Johan soupira. Il avait déconné, il devait assumer. Il n'y avait que dans les rêves - et les dessins animés - qu'en les ignorant, les emmerdes se résolvaient d'elles-mêmes. Il baissa la tête et contempla ses pieds, et d'un ton, sombre, raconta tout à sa sœur. Il lui expliqua cette dépression qui l'avait envahi, cette défaite absolue dans laquelle il s'était vautré et l'avait conduit à laisser tomber le premier homme qu'il avait aimé. Il lui narra son téléphone délaissé, les appels et SMS frénétiques, puis de plus en plus espacés, et avoua sa faute. Honteux, dégoûté de lui-même, il attendit les cris, les hurlements et les reproches. Mais à sa grande surprise, Sophie se contenta d'écraser sa clope sur les gravillons. Elle contempla le ciel une seconde, rassemblant sans doute ses mots, puis planta ses yeux - si similaires à ceux de leur père - dans les siens, et asséna avec une franchise qui lui coupa le souffle et le fit flancher sur ses pieds :
- Tu as salement déconné. Et en même temps, je ne suis pas très étonnée. Pardon de te dire ça, mais tu n'as jamais été très courageux, comme mec.
L'uppercut le saisit à la poitrine, mais il n'était pas en position de le retourner.
- C'est l'opinion que tu as de moi? murmura-t-il d'un ton étranglé. Tu penses que je suis lâche?
- C'est la réalité. Je t'aime, frangin, et tu as énormément de magnifiques qualités. Tu es fiable, attentionné, gentil, tu n'as pas peur de faire des efforts. Tu es drôle, parfois, même si c'est rarement fait exprès et tu es cultivé. Mais ouais, tu n'as jamais été du style à affronter les ennuis, mais plutôt à te cacher.
Elle le regarda avec une compassion tendre qui lui fit mal et enfonça le clou encore plus profond:
- Quand tu étais gamin, tu n'assumais jamais tes bêtises, tu te planquais et tu espérais que ça passe crème. Quasi adulte, il t'a fallu des mois et des mois avant de dire non à papa et ses projets à la con pour toi, et seulement parce que tu avais tonton, et donc maman, derrière toi. Au collège, je me souviens, tu avais prétendu être malade pendant trois jours plutôt que de répondre non à la môme qui t'avait invité au ciné, tu te rappelles? Alors OK, ça prend tout son sens désormais, mais quand même... Et tu avais refusé que maman prenne rendez-vous avec ce prof, là, monsieur Lagnan, quand il s'était trompé de copie en corrigeant et t'avait mis une sale note injustifiée. Tu refuses de te confronter aux autres et tu évites le conflit à tout prix.
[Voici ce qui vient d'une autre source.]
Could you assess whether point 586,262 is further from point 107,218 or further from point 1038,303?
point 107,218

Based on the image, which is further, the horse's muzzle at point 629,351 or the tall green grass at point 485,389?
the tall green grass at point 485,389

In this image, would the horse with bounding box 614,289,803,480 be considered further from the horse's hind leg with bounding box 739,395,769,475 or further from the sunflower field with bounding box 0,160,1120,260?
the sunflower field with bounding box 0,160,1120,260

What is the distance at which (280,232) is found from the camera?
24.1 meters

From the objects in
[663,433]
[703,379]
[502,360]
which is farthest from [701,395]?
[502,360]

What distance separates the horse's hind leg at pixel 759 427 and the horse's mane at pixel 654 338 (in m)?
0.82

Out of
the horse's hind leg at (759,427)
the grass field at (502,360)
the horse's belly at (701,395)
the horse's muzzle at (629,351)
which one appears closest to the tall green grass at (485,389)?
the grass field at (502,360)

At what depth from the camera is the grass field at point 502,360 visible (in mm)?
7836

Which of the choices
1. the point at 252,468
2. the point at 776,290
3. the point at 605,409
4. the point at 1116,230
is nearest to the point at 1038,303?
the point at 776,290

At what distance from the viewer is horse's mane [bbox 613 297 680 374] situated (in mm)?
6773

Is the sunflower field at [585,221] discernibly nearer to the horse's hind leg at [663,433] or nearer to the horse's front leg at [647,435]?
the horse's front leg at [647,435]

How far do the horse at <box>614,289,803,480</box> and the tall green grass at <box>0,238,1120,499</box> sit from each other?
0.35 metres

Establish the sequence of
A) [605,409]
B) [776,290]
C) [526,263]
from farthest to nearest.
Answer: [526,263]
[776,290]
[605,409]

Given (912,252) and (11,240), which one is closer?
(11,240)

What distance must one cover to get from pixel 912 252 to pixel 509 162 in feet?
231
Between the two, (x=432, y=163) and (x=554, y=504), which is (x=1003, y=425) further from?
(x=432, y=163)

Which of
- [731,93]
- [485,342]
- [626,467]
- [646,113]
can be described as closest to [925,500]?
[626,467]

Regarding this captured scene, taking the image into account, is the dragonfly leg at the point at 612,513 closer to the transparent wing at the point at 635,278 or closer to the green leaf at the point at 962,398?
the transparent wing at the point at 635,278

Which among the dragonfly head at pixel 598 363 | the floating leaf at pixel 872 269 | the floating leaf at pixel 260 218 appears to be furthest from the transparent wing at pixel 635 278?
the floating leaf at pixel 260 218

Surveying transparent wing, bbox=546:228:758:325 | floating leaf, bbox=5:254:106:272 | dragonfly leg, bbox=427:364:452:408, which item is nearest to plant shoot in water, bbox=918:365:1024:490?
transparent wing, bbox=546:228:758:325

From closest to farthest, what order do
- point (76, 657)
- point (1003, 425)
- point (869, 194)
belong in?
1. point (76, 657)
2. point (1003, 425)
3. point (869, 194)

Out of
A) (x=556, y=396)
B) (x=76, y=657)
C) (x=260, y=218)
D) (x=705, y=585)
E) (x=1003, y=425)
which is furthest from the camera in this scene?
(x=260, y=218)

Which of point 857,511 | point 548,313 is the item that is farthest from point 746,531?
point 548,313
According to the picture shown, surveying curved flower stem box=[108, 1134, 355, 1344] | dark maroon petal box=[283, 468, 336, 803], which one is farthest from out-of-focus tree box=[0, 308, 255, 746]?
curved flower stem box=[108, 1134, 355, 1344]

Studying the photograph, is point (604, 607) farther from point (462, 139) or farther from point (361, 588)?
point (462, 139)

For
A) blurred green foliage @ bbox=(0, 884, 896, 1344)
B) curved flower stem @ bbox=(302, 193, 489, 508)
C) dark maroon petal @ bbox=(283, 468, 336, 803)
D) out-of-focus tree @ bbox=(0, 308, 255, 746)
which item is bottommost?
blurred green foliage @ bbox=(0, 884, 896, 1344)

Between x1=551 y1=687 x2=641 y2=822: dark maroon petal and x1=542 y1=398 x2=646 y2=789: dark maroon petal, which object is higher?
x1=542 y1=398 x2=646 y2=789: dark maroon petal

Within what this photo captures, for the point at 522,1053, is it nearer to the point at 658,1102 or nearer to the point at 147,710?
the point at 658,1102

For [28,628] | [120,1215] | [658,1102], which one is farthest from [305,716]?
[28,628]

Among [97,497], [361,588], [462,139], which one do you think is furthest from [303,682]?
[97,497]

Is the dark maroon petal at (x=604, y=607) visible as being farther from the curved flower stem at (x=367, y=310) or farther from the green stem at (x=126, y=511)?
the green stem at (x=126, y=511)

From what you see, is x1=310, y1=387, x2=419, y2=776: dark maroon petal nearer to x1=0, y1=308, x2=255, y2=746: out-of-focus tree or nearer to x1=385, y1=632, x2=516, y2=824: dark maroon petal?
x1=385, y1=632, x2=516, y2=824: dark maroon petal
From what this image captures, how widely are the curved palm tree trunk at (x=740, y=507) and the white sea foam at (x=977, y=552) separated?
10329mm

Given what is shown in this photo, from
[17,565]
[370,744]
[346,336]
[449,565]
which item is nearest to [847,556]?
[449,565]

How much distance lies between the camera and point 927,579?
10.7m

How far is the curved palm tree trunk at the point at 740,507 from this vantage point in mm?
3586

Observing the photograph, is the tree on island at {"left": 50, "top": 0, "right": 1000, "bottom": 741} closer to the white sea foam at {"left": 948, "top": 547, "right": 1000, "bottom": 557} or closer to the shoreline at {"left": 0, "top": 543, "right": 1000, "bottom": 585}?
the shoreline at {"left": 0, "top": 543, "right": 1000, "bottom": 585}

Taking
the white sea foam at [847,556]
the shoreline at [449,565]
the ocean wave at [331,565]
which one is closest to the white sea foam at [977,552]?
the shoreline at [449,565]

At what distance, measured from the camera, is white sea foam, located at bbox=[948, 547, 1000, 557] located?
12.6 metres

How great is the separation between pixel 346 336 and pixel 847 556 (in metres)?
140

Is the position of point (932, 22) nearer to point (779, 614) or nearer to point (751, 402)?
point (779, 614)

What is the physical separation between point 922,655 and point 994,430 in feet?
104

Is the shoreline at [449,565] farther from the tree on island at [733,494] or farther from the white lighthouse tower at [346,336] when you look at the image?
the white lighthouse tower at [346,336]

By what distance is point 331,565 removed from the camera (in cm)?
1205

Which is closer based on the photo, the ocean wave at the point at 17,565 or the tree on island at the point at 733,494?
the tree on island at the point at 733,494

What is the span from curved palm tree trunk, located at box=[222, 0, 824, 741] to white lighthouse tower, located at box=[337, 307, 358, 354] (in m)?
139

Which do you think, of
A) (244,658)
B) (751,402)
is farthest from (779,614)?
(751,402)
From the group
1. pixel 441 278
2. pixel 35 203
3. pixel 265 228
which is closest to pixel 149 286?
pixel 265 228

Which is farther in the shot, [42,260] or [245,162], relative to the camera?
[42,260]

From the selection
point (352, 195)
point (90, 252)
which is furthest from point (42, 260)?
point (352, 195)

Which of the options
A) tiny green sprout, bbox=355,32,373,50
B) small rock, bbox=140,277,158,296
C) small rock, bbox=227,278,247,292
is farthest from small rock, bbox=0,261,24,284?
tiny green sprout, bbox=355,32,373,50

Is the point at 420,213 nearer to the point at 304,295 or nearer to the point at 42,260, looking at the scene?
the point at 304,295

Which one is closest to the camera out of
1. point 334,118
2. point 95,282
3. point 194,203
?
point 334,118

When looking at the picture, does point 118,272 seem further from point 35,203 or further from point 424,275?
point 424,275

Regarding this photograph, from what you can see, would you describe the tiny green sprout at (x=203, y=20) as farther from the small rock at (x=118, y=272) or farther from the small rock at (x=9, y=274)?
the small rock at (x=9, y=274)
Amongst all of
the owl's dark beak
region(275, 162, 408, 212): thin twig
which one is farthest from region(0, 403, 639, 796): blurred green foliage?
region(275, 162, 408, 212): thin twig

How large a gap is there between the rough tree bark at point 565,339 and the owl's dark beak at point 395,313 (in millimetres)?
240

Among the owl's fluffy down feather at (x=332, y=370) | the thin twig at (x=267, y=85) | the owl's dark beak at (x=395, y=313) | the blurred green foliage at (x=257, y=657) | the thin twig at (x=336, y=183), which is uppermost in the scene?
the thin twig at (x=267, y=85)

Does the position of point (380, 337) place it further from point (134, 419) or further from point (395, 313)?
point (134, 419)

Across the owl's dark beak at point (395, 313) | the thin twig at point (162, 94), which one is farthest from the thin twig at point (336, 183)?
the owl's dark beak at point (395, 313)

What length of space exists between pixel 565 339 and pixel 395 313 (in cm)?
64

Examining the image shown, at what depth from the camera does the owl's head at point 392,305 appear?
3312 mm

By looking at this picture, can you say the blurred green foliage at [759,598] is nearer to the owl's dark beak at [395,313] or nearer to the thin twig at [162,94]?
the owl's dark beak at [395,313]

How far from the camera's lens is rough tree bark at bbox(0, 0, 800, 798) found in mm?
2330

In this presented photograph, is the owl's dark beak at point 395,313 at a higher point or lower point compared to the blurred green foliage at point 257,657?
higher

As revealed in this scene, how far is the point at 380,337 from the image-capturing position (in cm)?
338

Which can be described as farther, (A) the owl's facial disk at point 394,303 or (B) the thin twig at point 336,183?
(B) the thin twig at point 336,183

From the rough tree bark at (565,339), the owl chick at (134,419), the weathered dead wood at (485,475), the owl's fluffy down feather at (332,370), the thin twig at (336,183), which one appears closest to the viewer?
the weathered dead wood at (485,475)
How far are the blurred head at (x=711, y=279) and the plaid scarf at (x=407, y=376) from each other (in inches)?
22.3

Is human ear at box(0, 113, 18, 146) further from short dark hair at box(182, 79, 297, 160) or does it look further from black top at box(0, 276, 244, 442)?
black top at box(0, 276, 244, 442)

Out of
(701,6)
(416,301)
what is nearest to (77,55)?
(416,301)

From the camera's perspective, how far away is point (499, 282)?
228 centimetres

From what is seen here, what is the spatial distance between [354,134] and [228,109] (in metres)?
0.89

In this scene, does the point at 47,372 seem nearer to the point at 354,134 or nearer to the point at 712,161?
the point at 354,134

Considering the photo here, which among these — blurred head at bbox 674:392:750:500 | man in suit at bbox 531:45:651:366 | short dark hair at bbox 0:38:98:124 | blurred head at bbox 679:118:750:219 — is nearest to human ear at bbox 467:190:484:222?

Tu as toujours flippé des gens, de leur opinion à ton égard et tu as géré ça tant bien que mal, en te cachant dans ta petite vie. Je ne doute pas un instant que tu te battrais pour protéger les garçons ou moi, ou que tu sauterais dans une rivière en crue pour nous sauver s'il le fallait. Mais c'est une autre forme de courage et quand il s'agit de t'assumer au grand jour et de prendre tes responsabilités? Oui, dans ce registre, tu es lâche. Je suis désolée.
Elle se tut après ça et Johan encaissa cette vérité. Les mots acides tournaient encore dans sa tête quand il glissa sous ses draps, le soir venu. Et ils le rongeaient encore quand il partit sur le chantier, qu'il avait heureusement recommencé à temps pour éviter des pénalités, le lendemain matin.
Sa sœur avait raison. Il était un lâche. Un couard. Il n'arrivait pas à la cheville de Martin, de son courage infini et de sa capacité à affronter, tête haute et regard fier, chaque saloperie que l'univers lui envoyait. Il avait merdé, gravement merdé, mais il était peut-être toujours temps de se rattraper. Peut-être que c'était trop tard, qu'il avait perdu son amant et qu'il ne parviendrait pas à le récupérer. Mais les mains crispées sur le volant, Johan était enfin décidé à essayer.